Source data
--------

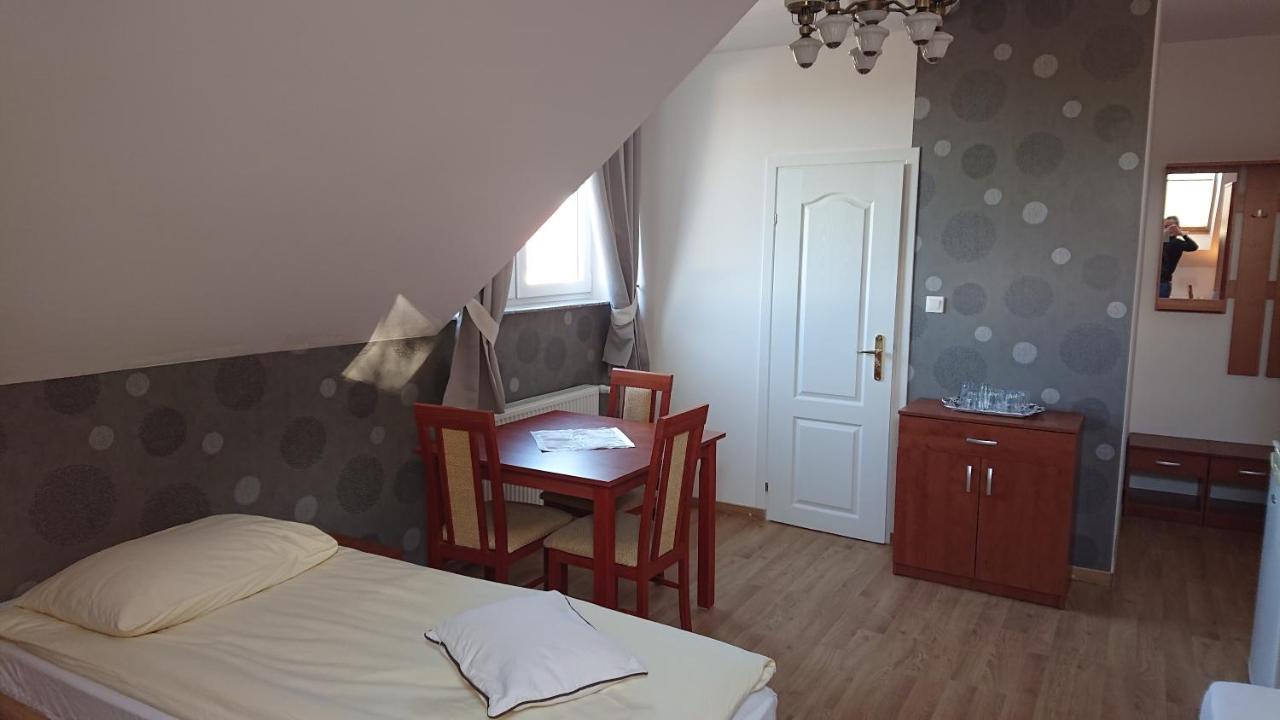 Letnia Willa Jacuzzi & Sauna Ujście-Darłowskie Exterior foto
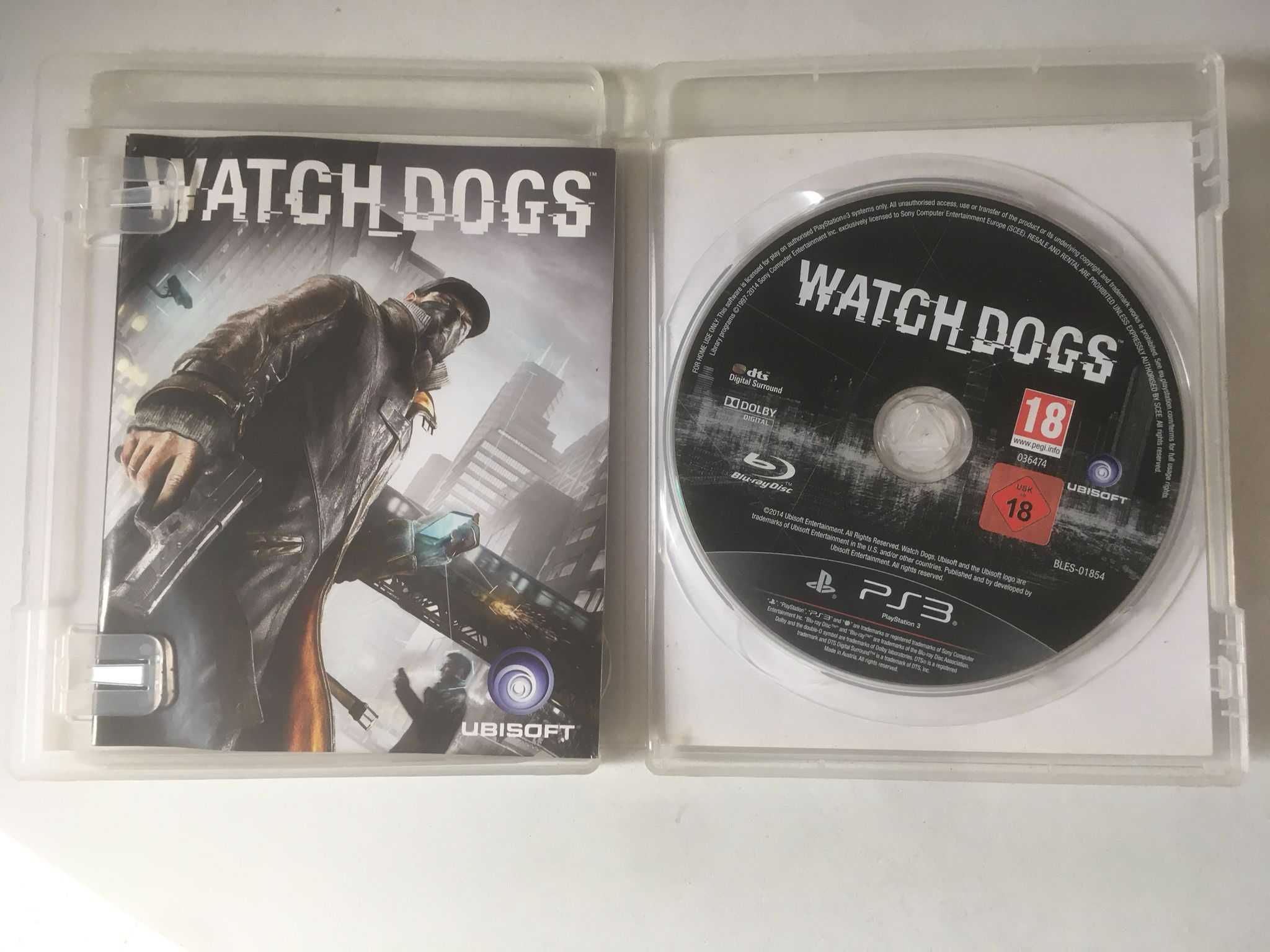 PS3 - Watch Dogs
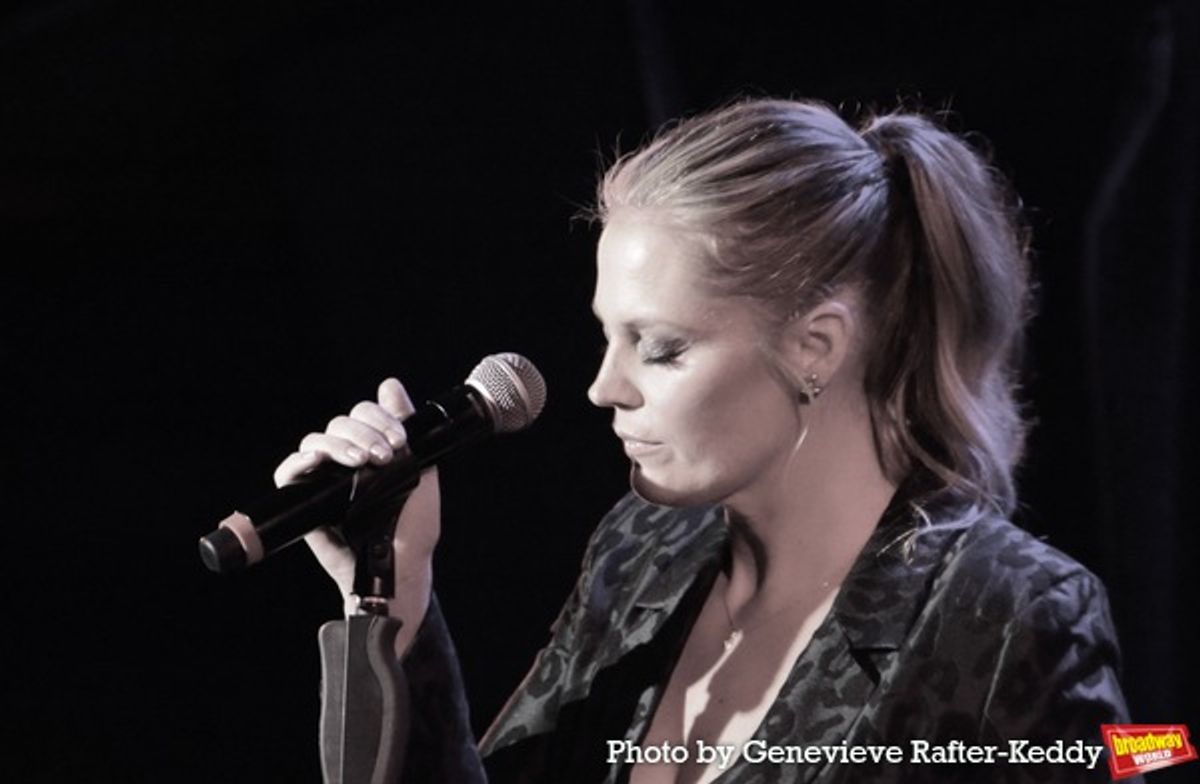 Elizabeth Stanley at 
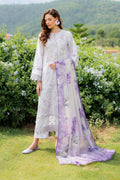 Baroque | Embroidered Lawn | SF-4211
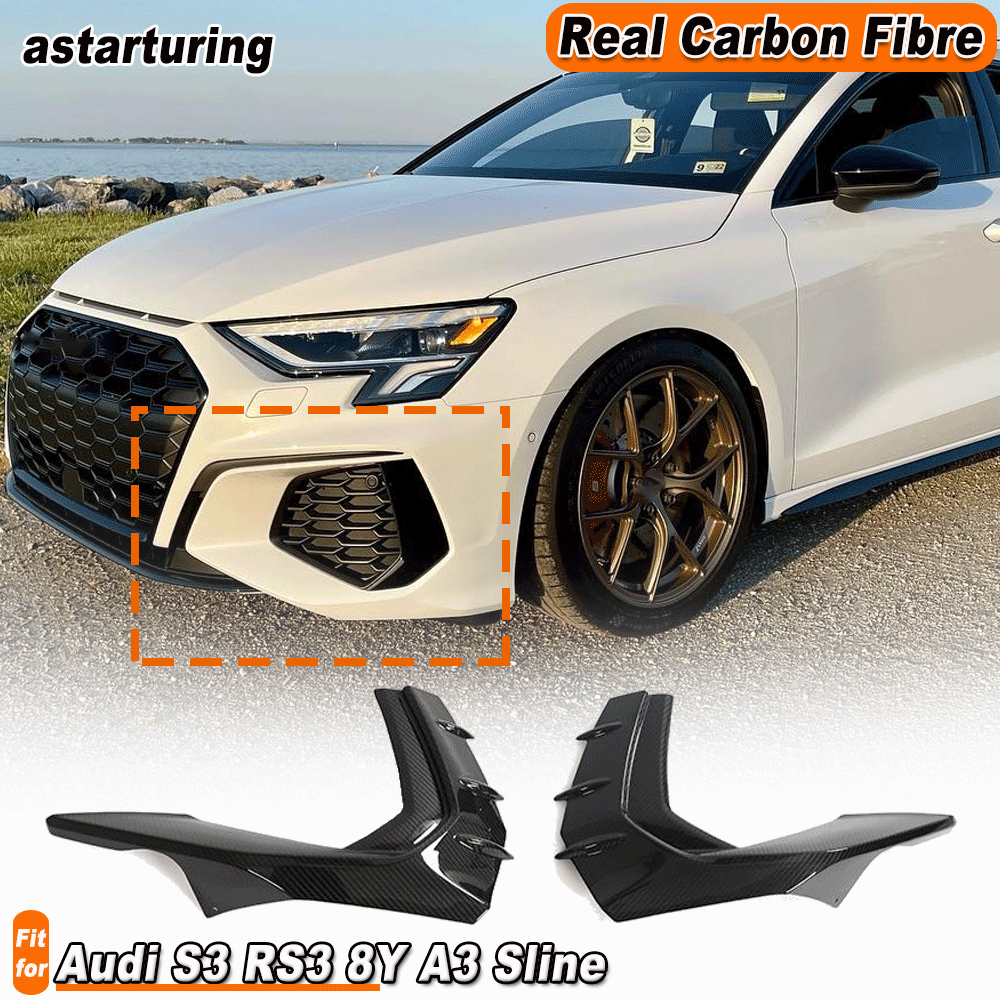 Bumper Kit | AUDI S3 2022 Bumper Kit | AUDI S3 2022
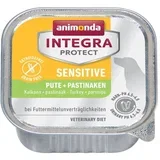 integra protect dog adult sensitive ćuretina i paškanat - 150 g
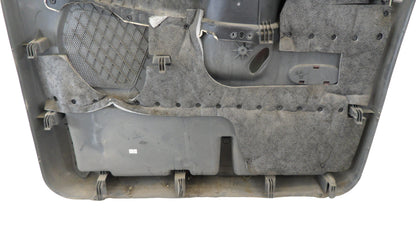 5JV26ZJ3AE 2003-2009 Dodge Ram FL Door Interior Trim Panel (Shows Wear) Used 5JV26ZJ3AE OEM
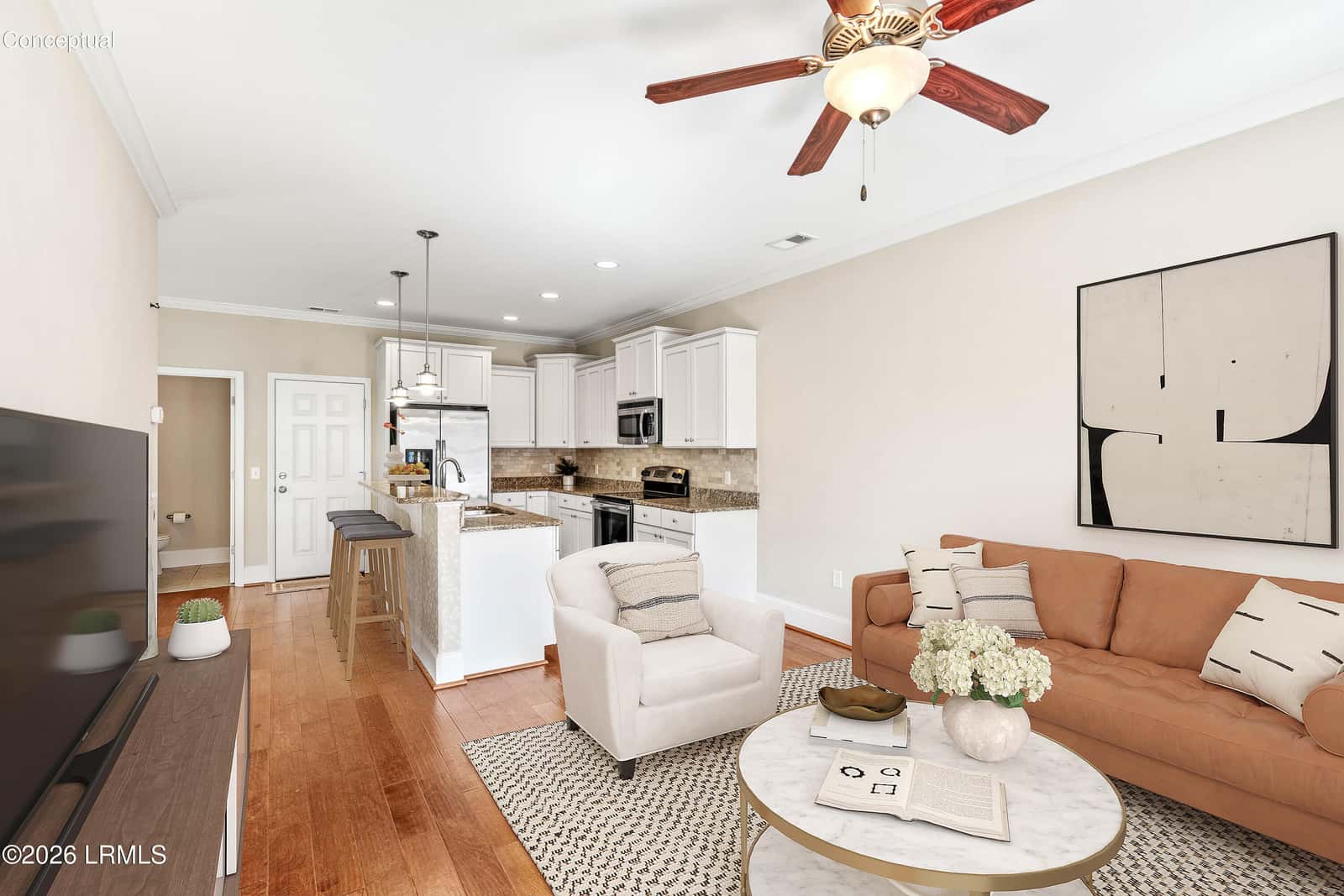 77 Battery Creek Club Drive, Beaufort, SC 29902 — photo 4 of 59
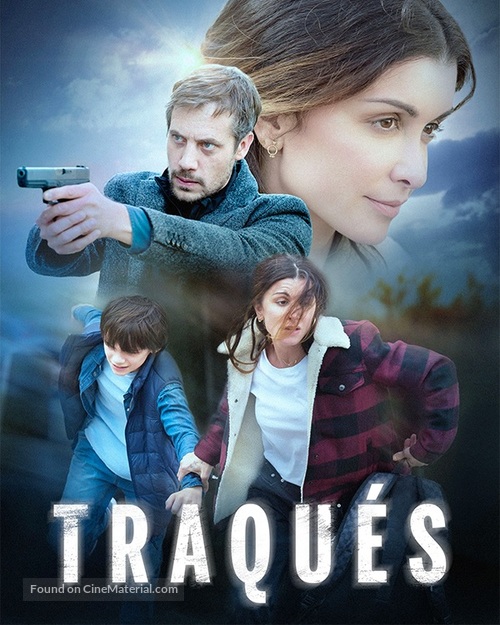 Traqu&eacute;s - French Movie Cover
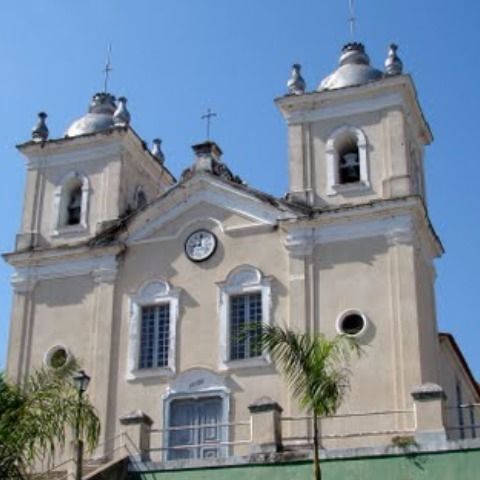 Paroquia de Santana - Pirai, Rio de Janeiro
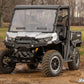 SuperATV - Can-Am Defender Vented Full Windshield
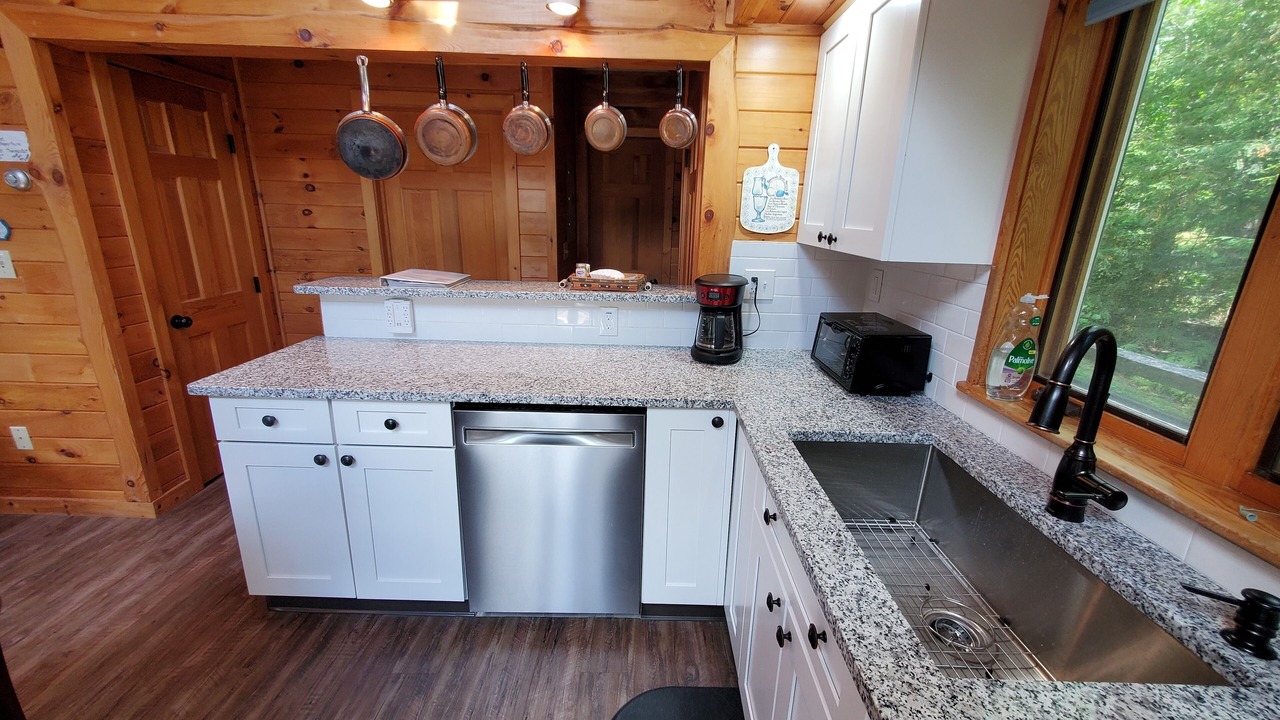 Photo of Kitchen in Sherwood Forest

--------

What the task asks: Print the lines above exactly as they appear, leaving out the pictures.

Task answer:
 Letnia Willa Jacuzzi & Sauna Ujście-Darłowskie Exterior foto
 PS3 - Watch Dogs
 Elizabeth Stanley at 
 Baroque | Embroidered Lawn | SF-4211
 Bumper Kit | AUDI S3 2022 Bumper Kit | AUDI S3 2022
 integra protect dog adult sensitive ćuretina i paškanat - 150 g
 5JV26ZJ3AE 2003-2009 Dodge Ram FL Door Interior Trim Panel (Shows Wear) Used 5JV26ZJ3AE OEM
 77 Battery Creek Club Drive, Beaufort, SC 29902 — photo 4 of 59
 Traqu&eacute;s - French Movie Cover
 Paroquia de Santana - Pirai, Rio de Janeiro
 SuperATV - Can-Am Defender Vented Full Windshield
 Photo of Kitchen in Sherwood Forest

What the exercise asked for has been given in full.